Teachers Brandi Leggett, Anne Sobba are state finalists for Kansas award

06/23/2014 10:33 PM

06/23/2014 10:33 PM

When your third-grade science class involves paper airplanes and roller-coasters, you know it’s something special.

Innovative lessons like that brought teachers Brandi Leggett of the De Soto School District and Anne Sobba of Shawnee Mission awards last week from the Kansas State Department of Education.

The Presidential Awards for Excellence in Mathematics and Science Teaching salute the top three teachers in the state in math and science, separately.

Leggett, who teaches third grade at Prairie Ridge Elementary in Shawnee, is up for merit in science teaching, while Sobba, who teaches fifth grade at Nieman Elementary in Shawnee, is being honored for math lessons.

The awards alternate each year between honoring elementary and secondary educators.

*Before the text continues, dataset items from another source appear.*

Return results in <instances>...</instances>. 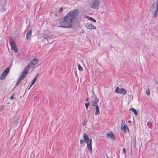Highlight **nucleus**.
Masks as SVG:
<instances>
[{
    "label": "nucleus",
    "mask_w": 158,
    "mask_h": 158,
    "mask_svg": "<svg viewBox=\"0 0 158 158\" xmlns=\"http://www.w3.org/2000/svg\"><path fill=\"white\" fill-rule=\"evenodd\" d=\"M79 13V11L77 9H74L69 12L63 17V21L60 23L59 26L67 28L74 27L73 23L77 20Z\"/></svg>",
    "instance_id": "1"
},
{
    "label": "nucleus",
    "mask_w": 158,
    "mask_h": 158,
    "mask_svg": "<svg viewBox=\"0 0 158 158\" xmlns=\"http://www.w3.org/2000/svg\"><path fill=\"white\" fill-rule=\"evenodd\" d=\"M38 61L39 60L38 59L36 58H34L31 60L28 64L27 65V66L25 68L27 69V70H28V71H29L30 68L33 67L37 64Z\"/></svg>",
    "instance_id": "2"
},
{
    "label": "nucleus",
    "mask_w": 158,
    "mask_h": 158,
    "mask_svg": "<svg viewBox=\"0 0 158 158\" xmlns=\"http://www.w3.org/2000/svg\"><path fill=\"white\" fill-rule=\"evenodd\" d=\"M9 42L11 46V49L12 50H14L15 53L18 52V49L15 42L13 41L12 39H10L9 40Z\"/></svg>",
    "instance_id": "3"
},
{
    "label": "nucleus",
    "mask_w": 158,
    "mask_h": 158,
    "mask_svg": "<svg viewBox=\"0 0 158 158\" xmlns=\"http://www.w3.org/2000/svg\"><path fill=\"white\" fill-rule=\"evenodd\" d=\"M28 71V70H27V69L24 68L22 72V74L18 79L19 81H21L23 80L24 78L27 76Z\"/></svg>",
    "instance_id": "4"
},
{
    "label": "nucleus",
    "mask_w": 158,
    "mask_h": 158,
    "mask_svg": "<svg viewBox=\"0 0 158 158\" xmlns=\"http://www.w3.org/2000/svg\"><path fill=\"white\" fill-rule=\"evenodd\" d=\"M28 71V70H27V69L24 68L22 72V74L18 79L19 81H21L23 80L24 78L27 76Z\"/></svg>",
    "instance_id": "5"
},
{
    "label": "nucleus",
    "mask_w": 158,
    "mask_h": 158,
    "mask_svg": "<svg viewBox=\"0 0 158 158\" xmlns=\"http://www.w3.org/2000/svg\"><path fill=\"white\" fill-rule=\"evenodd\" d=\"M99 5V2L97 0H92L90 3V6L93 8H96Z\"/></svg>",
    "instance_id": "6"
},
{
    "label": "nucleus",
    "mask_w": 158,
    "mask_h": 158,
    "mask_svg": "<svg viewBox=\"0 0 158 158\" xmlns=\"http://www.w3.org/2000/svg\"><path fill=\"white\" fill-rule=\"evenodd\" d=\"M115 91L116 93L120 94H123V95H126L127 93V90L124 88H120L119 87H117L116 88Z\"/></svg>",
    "instance_id": "7"
},
{
    "label": "nucleus",
    "mask_w": 158,
    "mask_h": 158,
    "mask_svg": "<svg viewBox=\"0 0 158 158\" xmlns=\"http://www.w3.org/2000/svg\"><path fill=\"white\" fill-rule=\"evenodd\" d=\"M10 69V68L9 67H7L6 69L1 76L0 78L1 80H3L6 77L9 72Z\"/></svg>",
    "instance_id": "8"
},
{
    "label": "nucleus",
    "mask_w": 158,
    "mask_h": 158,
    "mask_svg": "<svg viewBox=\"0 0 158 158\" xmlns=\"http://www.w3.org/2000/svg\"><path fill=\"white\" fill-rule=\"evenodd\" d=\"M106 137L107 139H111L114 140L115 139V137L113 132L111 131L107 133Z\"/></svg>",
    "instance_id": "9"
},
{
    "label": "nucleus",
    "mask_w": 158,
    "mask_h": 158,
    "mask_svg": "<svg viewBox=\"0 0 158 158\" xmlns=\"http://www.w3.org/2000/svg\"><path fill=\"white\" fill-rule=\"evenodd\" d=\"M83 140L85 143L89 142L90 140H92L91 139H90L87 135V134L85 133H83Z\"/></svg>",
    "instance_id": "10"
},
{
    "label": "nucleus",
    "mask_w": 158,
    "mask_h": 158,
    "mask_svg": "<svg viewBox=\"0 0 158 158\" xmlns=\"http://www.w3.org/2000/svg\"><path fill=\"white\" fill-rule=\"evenodd\" d=\"M92 140H90L89 142L86 143L87 144V148L90 153H92Z\"/></svg>",
    "instance_id": "11"
},
{
    "label": "nucleus",
    "mask_w": 158,
    "mask_h": 158,
    "mask_svg": "<svg viewBox=\"0 0 158 158\" xmlns=\"http://www.w3.org/2000/svg\"><path fill=\"white\" fill-rule=\"evenodd\" d=\"M94 98L93 99L91 103V105L93 106H95L96 105H98L99 102V99L97 98V97L93 98Z\"/></svg>",
    "instance_id": "12"
},
{
    "label": "nucleus",
    "mask_w": 158,
    "mask_h": 158,
    "mask_svg": "<svg viewBox=\"0 0 158 158\" xmlns=\"http://www.w3.org/2000/svg\"><path fill=\"white\" fill-rule=\"evenodd\" d=\"M121 128L125 133L129 131V129L127 125L121 127Z\"/></svg>",
    "instance_id": "13"
},
{
    "label": "nucleus",
    "mask_w": 158,
    "mask_h": 158,
    "mask_svg": "<svg viewBox=\"0 0 158 158\" xmlns=\"http://www.w3.org/2000/svg\"><path fill=\"white\" fill-rule=\"evenodd\" d=\"M86 27L89 29H95L96 28V26L90 23H88L86 26Z\"/></svg>",
    "instance_id": "14"
},
{
    "label": "nucleus",
    "mask_w": 158,
    "mask_h": 158,
    "mask_svg": "<svg viewBox=\"0 0 158 158\" xmlns=\"http://www.w3.org/2000/svg\"><path fill=\"white\" fill-rule=\"evenodd\" d=\"M32 31L31 30H29L27 32L26 34V39L27 40H30L31 37V34H32Z\"/></svg>",
    "instance_id": "15"
},
{
    "label": "nucleus",
    "mask_w": 158,
    "mask_h": 158,
    "mask_svg": "<svg viewBox=\"0 0 158 158\" xmlns=\"http://www.w3.org/2000/svg\"><path fill=\"white\" fill-rule=\"evenodd\" d=\"M95 106V115H98L100 114L99 107L98 105H96Z\"/></svg>",
    "instance_id": "16"
},
{
    "label": "nucleus",
    "mask_w": 158,
    "mask_h": 158,
    "mask_svg": "<svg viewBox=\"0 0 158 158\" xmlns=\"http://www.w3.org/2000/svg\"><path fill=\"white\" fill-rule=\"evenodd\" d=\"M39 74H38L33 79V80H32V81L31 82V84L30 85V87H29V89H30V88L31 87V86L34 84V83H35L36 80H37V77H38V75Z\"/></svg>",
    "instance_id": "17"
},
{
    "label": "nucleus",
    "mask_w": 158,
    "mask_h": 158,
    "mask_svg": "<svg viewBox=\"0 0 158 158\" xmlns=\"http://www.w3.org/2000/svg\"><path fill=\"white\" fill-rule=\"evenodd\" d=\"M86 19H88L90 21H91L94 23H95L96 22V20L91 17L87 16L86 17Z\"/></svg>",
    "instance_id": "18"
},
{
    "label": "nucleus",
    "mask_w": 158,
    "mask_h": 158,
    "mask_svg": "<svg viewBox=\"0 0 158 158\" xmlns=\"http://www.w3.org/2000/svg\"><path fill=\"white\" fill-rule=\"evenodd\" d=\"M130 110L131 111H132L135 114V115H137V111L136 110L134 109V108H131L130 109Z\"/></svg>",
    "instance_id": "19"
},
{
    "label": "nucleus",
    "mask_w": 158,
    "mask_h": 158,
    "mask_svg": "<svg viewBox=\"0 0 158 158\" xmlns=\"http://www.w3.org/2000/svg\"><path fill=\"white\" fill-rule=\"evenodd\" d=\"M43 37L45 39L47 40H48V38H50V37L48 35L45 34H43Z\"/></svg>",
    "instance_id": "20"
},
{
    "label": "nucleus",
    "mask_w": 158,
    "mask_h": 158,
    "mask_svg": "<svg viewBox=\"0 0 158 158\" xmlns=\"http://www.w3.org/2000/svg\"><path fill=\"white\" fill-rule=\"evenodd\" d=\"M133 144H134L133 146L135 148H136V139L135 137H134L133 138Z\"/></svg>",
    "instance_id": "21"
},
{
    "label": "nucleus",
    "mask_w": 158,
    "mask_h": 158,
    "mask_svg": "<svg viewBox=\"0 0 158 158\" xmlns=\"http://www.w3.org/2000/svg\"><path fill=\"white\" fill-rule=\"evenodd\" d=\"M124 125H126L125 121L124 119H123L122 120L121 124V127L123 126H124Z\"/></svg>",
    "instance_id": "22"
},
{
    "label": "nucleus",
    "mask_w": 158,
    "mask_h": 158,
    "mask_svg": "<svg viewBox=\"0 0 158 158\" xmlns=\"http://www.w3.org/2000/svg\"><path fill=\"white\" fill-rule=\"evenodd\" d=\"M78 68L80 71H82L83 70V68L79 64H78Z\"/></svg>",
    "instance_id": "23"
},
{
    "label": "nucleus",
    "mask_w": 158,
    "mask_h": 158,
    "mask_svg": "<svg viewBox=\"0 0 158 158\" xmlns=\"http://www.w3.org/2000/svg\"><path fill=\"white\" fill-rule=\"evenodd\" d=\"M4 108V105H1L0 106V112H2Z\"/></svg>",
    "instance_id": "24"
},
{
    "label": "nucleus",
    "mask_w": 158,
    "mask_h": 158,
    "mask_svg": "<svg viewBox=\"0 0 158 158\" xmlns=\"http://www.w3.org/2000/svg\"><path fill=\"white\" fill-rule=\"evenodd\" d=\"M146 93L148 95H149L150 94V90L148 88L146 90Z\"/></svg>",
    "instance_id": "25"
},
{
    "label": "nucleus",
    "mask_w": 158,
    "mask_h": 158,
    "mask_svg": "<svg viewBox=\"0 0 158 158\" xmlns=\"http://www.w3.org/2000/svg\"><path fill=\"white\" fill-rule=\"evenodd\" d=\"M85 107L86 109H87L88 108V106L89 105V103H85Z\"/></svg>",
    "instance_id": "26"
},
{
    "label": "nucleus",
    "mask_w": 158,
    "mask_h": 158,
    "mask_svg": "<svg viewBox=\"0 0 158 158\" xmlns=\"http://www.w3.org/2000/svg\"><path fill=\"white\" fill-rule=\"evenodd\" d=\"M158 12V11H156V10H155L154 12V17H156Z\"/></svg>",
    "instance_id": "27"
},
{
    "label": "nucleus",
    "mask_w": 158,
    "mask_h": 158,
    "mask_svg": "<svg viewBox=\"0 0 158 158\" xmlns=\"http://www.w3.org/2000/svg\"><path fill=\"white\" fill-rule=\"evenodd\" d=\"M86 121L85 119L83 120V122L82 123V124L83 126H85L86 125Z\"/></svg>",
    "instance_id": "28"
},
{
    "label": "nucleus",
    "mask_w": 158,
    "mask_h": 158,
    "mask_svg": "<svg viewBox=\"0 0 158 158\" xmlns=\"http://www.w3.org/2000/svg\"><path fill=\"white\" fill-rule=\"evenodd\" d=\"M20 81H19V80L18 79V80H17V81L16 83L15 84V86H18V85H19V82Z\"/></svg>",
    "instance_id": "29"
},
{
    "label": "nucleus",
    "mask_w": 158,
    "mask_h": 158,
    "mask_svg": "<svg viewBox=\"0 0 158 158\" xmlns=\"http://www.w3.org/2000/svg\"><path fill=\"white\" fill-rule=\"evenodd\" d=\"M63 8L62 7H61L60 8V10H59V12L61 13V12H62L63 11Z\"/></svg>",
    "instance_id": "30"
},
{
    "label": "nucleus",
    "mask_w": 158,
    "mask_h": 158,
    "mask_svg": "<svg viewBox=\"0 0 158 158\" xmlns=\"http://www.w3.org/2000/svg\"><path fill=\"white\" fill-rule=\"evenodd\" d=\"M84 141L83 139H81L80 140V143L81 144H82L84 143Z\"/></svg>",
    "instance_id": "31"
},
{
    "label": "nucleus",
    "mask_w": 158,
    "mask_h": 158,
    "mask_svg": "<svg viewBox=\"0 0 158 158\" xmlns=\"http://www.w3.org/2000/svg\"><path fill=\"white\" fill-rule=\"evenodd\" d=\"M93 98L96 97L94 91H93Z\"/></svg>",
    "instance_id": "32"
},
{
    "label": "nucleus",
    "mask_w": 158,
    "mask_h": 158,
    "mask_svg": "<svg viewBox=\"0 0 158 158\" xmlns=\"http://www.w3.org/2000/svg\"><path fill=\"white\" fill-rule=\"evenodd\" d=\"M14 94H13L10 97V99L11 100H12L14 98Z\"/></svg>",
    "instance_id": "33"
},
{
    "label": "nucleus",
    "mask_w": 158,
    "mask_h": 158,
    "mask_svg": "<svg viewBox=\"0 0 158 158\" xmlns=\"http://www.w3.org/2000/svg\"><path fill=\"white\" fill-rule=\"evenodd\" d=\"M123 152L124 153H125V152H126V150L125 149V148H123Z\"/></svg>",
    "instance_id": "34"
},
{
    "label": "nucleus",
    "mask_w": 158,
    "mask_h": 158,
    "mask_svg": "<svg viewBox=\"0 0 158 158\" xmlns=\"http://www.w3.org/2000/svg\"><path fill=\"white\" fill-rule=\"evenodd\" d=\"M156 11H158V4H156Z\"/></svg>",
    "instance_id": "35"
},
{
    "label": "nucleus",
    "mask_w": 158,
    "mask_h": 158,
    "mask_svg": "<svg viewBox=\"0 0 158 158\" xmlns=\"http://www.w3.org/2000/svg\"><path fill=\"white\" fill-rule=\"evenodd\" d=\"M87 113L88 115H89L90 113V112L89 111H87Z\"/></svg>",
    "instance_id": "36"
},
{
    "label": "nucleus",
    "mask_w": 158,
    "mask_h": 158,
    "mask_svg": "<svg viewBox=\"0 0 158 158\" xmlns=\"http://www.w3.org/2000/svg\"><path fill=\"white\" fill-rule=\"evenodd\" d=\"M155 82L156 84H158V81H155Z\"/></svg>",
    "instance_id": "37"
},
{
    "label": "nucleus",
    "mask_w": 158,
    "mask_h": 158,
    "mask_svg": "<svg viewBox=\"0 0 158 158\" xmlns=\"http://www.w3.org/2000/svg\"><path fill=\"white\" fill-rule=\"evenodd\" d=\"M89 98H86V101H88V100H89Z\"/></svg>",
    "instance_id": "38"
},
{
    "label": "nucleus",
    "mask_w": 158,
    "mask_h": 158,
    "mask_svg": "<svg viewBox=\"0 0 158 158\" xmlns=\"http://www.w3.org/2000/svg\"><path fill=\"white\" fill-rule=\"evenodd\" d=\"M156 4H158V0H157V2H156Z\"/></svg>",
    "instance_id": "39"
}]
</instances>
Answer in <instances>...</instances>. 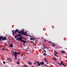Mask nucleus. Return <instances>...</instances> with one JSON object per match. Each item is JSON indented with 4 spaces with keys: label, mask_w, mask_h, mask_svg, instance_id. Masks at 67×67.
I'll use <instances>...</instances> for the list:
<instances>
[{
    "label": "nucleus",
    "mask_w": 67,
    "mask_h": 67,
    "mask_svg": "<svg viewBox=\"0 0 67 67\" xmlns=\"http://www.w3.org/2000/svg\"><path fill=\"white\" fill-rule=\"evenodd\" d=\"M22 56H23V54L21 55V57H22Z\"/></svg>",
    "instance_id": "nucleus-42"
},
{
    "label": "nucleus",
    "mask_w": 67,
    "mask_h": 67,
    "mask_svg": "<svg viewBox=\"0 0 67 67\" xmlns=\"http://www.w3.org/2000/svg\"><path fill=\"white\" fill-rule=\"evenodd\" d=\"M17 64H20V62L18 61L17 62Z\"/></svg>",
    "instance_id": "nucleus-18"
},
{
    "label": "nucleus",
    "mask_w": 67,
    "mask_h": 67,
    "mask_svg": "<svg viewBox=\"0 0 67 67\" xmlns=\"http://www.w3.org/2000/svg\"><path fill=\"white\" fill-rule=\"evenodd\" d=\"M18 33H21V31H18Z\"/></svg>",
    "instance_id": "nucleus-23"
},
{
    "label": "nucleus",
    "mask_w": 67,
    "mask_h": 67,
    "mask_svg": "<svg viewBox=\"0 0 67 67\" xmlns=\"http://www.w3.org/2000/svg\"><path fill=\"white\" fill-rule=\"evenodd\" d=\"M58 64L60 65V66H62V65L63 66H64V67H66V65L64 64L62 62H61L60 63H58Z\"/></svg>",
    "instance_id": "nucleus-5"
},
{
    "label": "nucleus",
    "mask_w": 67,
    "mask_h": 67,
    "mask_svg": "<svg viewBox=\"0 0 67 67\" xmlns=\"http://www.w3.org/2000/svg\"><path fill=\"white\" fill-rule=\"evenodd\" d=\"M40 64H41V65H44V62H40Z\"/></svg>",
    "instance_id": "nucleus-11"
},
{
    "label": "nucleus",
    "mask_w": 67,
    "mask_h": 67,
    "mask_svg": "<svg viewBox=\"0 0 67 67\" xmlns=\"http://www.w3.org/2000/svg\"><path fill=\"white\" fill-rule=\"evenodd\" d=\"M42 45H43V46H44V44H42Z\"/></svg>",
    "instance_id": "nucleus-41"
},
{
    "label": "nucleus",
    "mask_w": 67,
    "mask_h": 67,
    "mask_svg": "<svg viewBox=\"0 0 67 67\" xmlns=\"http://www.w3.org/2000/svg\"><path fill=\"white\" fill-rule=\"evenodd\" d=\"M32 39H33V41H36V38H34L33 37L32 38Z\"/></svg>",
    "instance_id": "nucleus-13"
},
{
    "label": "nucleus",
    "mask_w": 67,
    "mask_h": 67,
    "mask_svg": "<svg viewBox=\"0 0 67 67\" xmlns=\"http://www.w3.org/2000/svg\"><path fill=\"white\" fill-rule=\"evenodd\" d=\"M61 53H62L63 54H64V53H65V51L63 50H62L61 51Z\"/></svg>",
    "instance_id": "nucleus-8"
},
{
    "label": "nucleus",
    "mask_w": 67,
    "mask_h": 67,
    "mask_svg": "<svg viewBox=\"0 0 67 67\" xmlns=\"http://www.w3.org/2000/svg\"><path fill=\"white\" fill-rule=\"evenodd\" d=\"M52 59H53V60H55V61H56L57 60V59H56V58H53Z\"/></svg>",
    "instance_id": "nucleus-12"
},
{
    "label": "nucleus",
    "mask_w": 67,
    "mask_h": 67,
    "mask_svg": "<svg viewBox=\"0 0 67 67\" xmlns=\"http://www.w3.org/2000/svg\"><path fill=\"white\" fill-rule=\"evenodd\" d=\"M28 64L29 65H32V63L30 62H28Z\"/></svg>",
    "instance_id": "nucleus-16"
},
{
    "label": "nucleus",
    "mask_w": 67,
    "mask_h": 67,
    "mask_svg": "<svg viewBox=\"0 0 67 67\" xmlns=\"http://www.w3.org/2000/svg\"><path fill=\"white\" fill-rule=\"evenodd\" d=\"M2 49L3 50V51L5 50V48H2Z\"/></svg>",
    "instance_id": "nucleus-22"
},
{
    "label": "nucleus",
    "mask_w": 67,
    "mask_h": 67,
    "mask_svg": "<svg viewBox=\"0 0 67 67\" xmlns=\"http://www.w3.org/2000/svg\"><path fill=\"white\" fill-rule=\"evenodd\" d=\"M16 56H15L14 55V57H15V59H17V58H17V57H16Z\"/></svg>",
    "instance_id": "nucleus-20"
},
{
    "label": "nucleus",
    "mask_w": 67,
    "mask_h": 67,
    "mask_svg": "<svg viewBox=\"0 0 67 67\" xmlns=\"http://www.w3.org/2000/svg\"><path fill=\"white\" fill-rule=\"evenodd\" d=\"M54 56H57V57H58V56L57 55V54H56L55 53H54Z\"/></svg>",
    "instance_id": "nucleus-19"
},
{
    "label": "nucleus",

As state finalists, Leggett and Sobba win a $500 prize and will be considered for the title of national finalist, which will go to one science and one math teacher from each state next spring. National finalists win $10,000.

It’s not an easy competition. After a 12-page application with a resume, letters of recommendation and essays about leadership, teachers must videotape a 45-minute lesson and submit the recording, along with their own critical analysis of how the lesson went.

For a science lesson on force and interaction, Leggett had her third-graders build pendulums to understand gravity. After that, the kids got to fly paper airplanes to learn about air resistance and bounce different balls to test force.

The cherry on top was a Skype conversation between the class and the designer of Worlds Of Fun’s Timberwolf roller-coaster and a chance for students to build their own model coasters.

“I try to always include people from the real world for them to understand about how it applies on an everyday basis,” said Leggett, who has been teaching for nine years and was a finalist for the 2014 Kansas Teacher of the Year award.

In the fall, Leggett told her students what they would accomplish over the school year through lessons like that one, and some didn’t believe her.

When May rolled around, “they thought it was really cool that they were able to do more than they thought they could when they first came in,” Leggett said “By the end, a lot of them were saying they were proud.”

She gauges the success of her lessons by asking her students to write on sticky notes to tell her what they learned, what ideas the lesson gave them and what they still don’t understand.

Sobba, who teaches fifth grade in Shawnee Mission, also likes to bring in tangible examples to help her students grasp mathematical concepts.

“I try to make it as realistic as possible, so they understand the reason why they’re learning it,” said Sobba, who has taught for 13 years. “Even if they struggle with it, we can help them be successful. I feel like my relationship with the kids is what makes them invest in it.”

Many of the math activities her students do are in the form of computer games and others often involve dice. In the lesson she submitted for the award, Sobba chose to do a hands-on activity to illustrate how volume works.

Sobba gave her students smaller cubes that could stack up and become a larger cube to illustrate how many units comprise the bigger cube’s volume. The exercise also allowed students to create other shapes with the small cubes.

“They’re all different shapes, but they all have the same volumes,” Sobba said. “I use the real world application of (what they would need to do) if they were moving and had to move boxes into a moving van.”

Both teachers get ideas for lessons from a variety of sources — the Internet, textbooks, other teachers and more.

“There are millions of ideas out there on the Internet,” Sobba said. “Teachers are great about collaborating and sharing ideas with each other.”

Leggett and Sobba keenly appreciate the work of their peers in education.

“I may have gotten an award, but I know there’s a lot of really good teachers out there that have gone unrecognized that do just as good, if not better, work,” Leggett said.